1. Field of Invention
The invention relates to a supercontinuum generation system.
2. Related Art
First observed in 1970, a supercontinuum is generated when an optical pulse with high energy intensity and a narrow spectrum is largely broadened in spectrum by passing through an optical device of stronger nonlinear effects. If the pulse energy required to generate a supercontinuum can be decreased, this kind of white light source generated by the supercontinuum can be applied to the measuring of biology, chemistry and material due to the natural coherence and high base-mode luminance. Because the white-like LED source generated by mixing two complementary lights is not a continuous spectrum and the fluorescent lamp is heavier and not adaptable sufficiently, the white light source generated in the supercontinuum manner is obviously a promising light source in the future.
The supercontinuum is generated by the cooperation of multiple optical nonlinear effects. The current research mainly focuses on decreasing the least average input power required to generate the supercontinuum on the premise that the output spectrum is broadened sufficiently. To achieve this goal, there are two aspects needed to be improved.
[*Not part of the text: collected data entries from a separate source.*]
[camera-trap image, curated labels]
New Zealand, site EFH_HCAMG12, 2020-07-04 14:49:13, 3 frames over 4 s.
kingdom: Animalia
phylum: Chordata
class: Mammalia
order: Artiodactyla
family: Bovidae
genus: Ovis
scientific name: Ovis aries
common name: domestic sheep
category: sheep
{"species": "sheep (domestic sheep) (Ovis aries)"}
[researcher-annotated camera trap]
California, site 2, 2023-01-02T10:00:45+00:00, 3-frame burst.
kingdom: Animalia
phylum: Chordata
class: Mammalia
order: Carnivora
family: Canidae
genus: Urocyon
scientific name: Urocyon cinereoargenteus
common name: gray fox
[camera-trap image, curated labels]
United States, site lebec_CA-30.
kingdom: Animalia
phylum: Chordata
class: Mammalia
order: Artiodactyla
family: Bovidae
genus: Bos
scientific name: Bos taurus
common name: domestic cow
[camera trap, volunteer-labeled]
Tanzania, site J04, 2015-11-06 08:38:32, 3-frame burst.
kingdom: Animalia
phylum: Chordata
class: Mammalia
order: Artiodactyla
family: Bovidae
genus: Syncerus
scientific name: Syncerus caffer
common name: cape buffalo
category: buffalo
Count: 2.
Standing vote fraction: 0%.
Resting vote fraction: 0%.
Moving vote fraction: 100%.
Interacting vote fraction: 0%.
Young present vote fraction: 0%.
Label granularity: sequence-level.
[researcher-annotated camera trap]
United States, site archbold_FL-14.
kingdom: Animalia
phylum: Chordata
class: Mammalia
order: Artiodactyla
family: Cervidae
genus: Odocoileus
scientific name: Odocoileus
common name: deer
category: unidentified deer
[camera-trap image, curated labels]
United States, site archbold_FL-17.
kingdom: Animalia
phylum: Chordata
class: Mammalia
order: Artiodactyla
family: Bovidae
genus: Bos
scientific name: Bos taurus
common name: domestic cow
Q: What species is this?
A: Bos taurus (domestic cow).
One aspect is to confine the inputted energy of the light source to a narrower pulse to achieve the higher transient light intensity. The other aspect is to use the optical device with stronger nonlinear effects. The supercontinuum generated by such methods usually appears in the anomalous dispersion region.
To confine the inputted energy of the light source to a narrower pulse, an amplified femtosecond laser is required, and currently the Ti:Sapphire laser is the most frequently used. However, Ti:Sapphire is too big and expensive. Besides, the optical devices with stronger nonlinear effects also result in the problem of the higher cost.
Therefore, it is an important subject to provide a supercontinuum generation system that can generate a supercontinuum in an easier method without using femtosecond laser.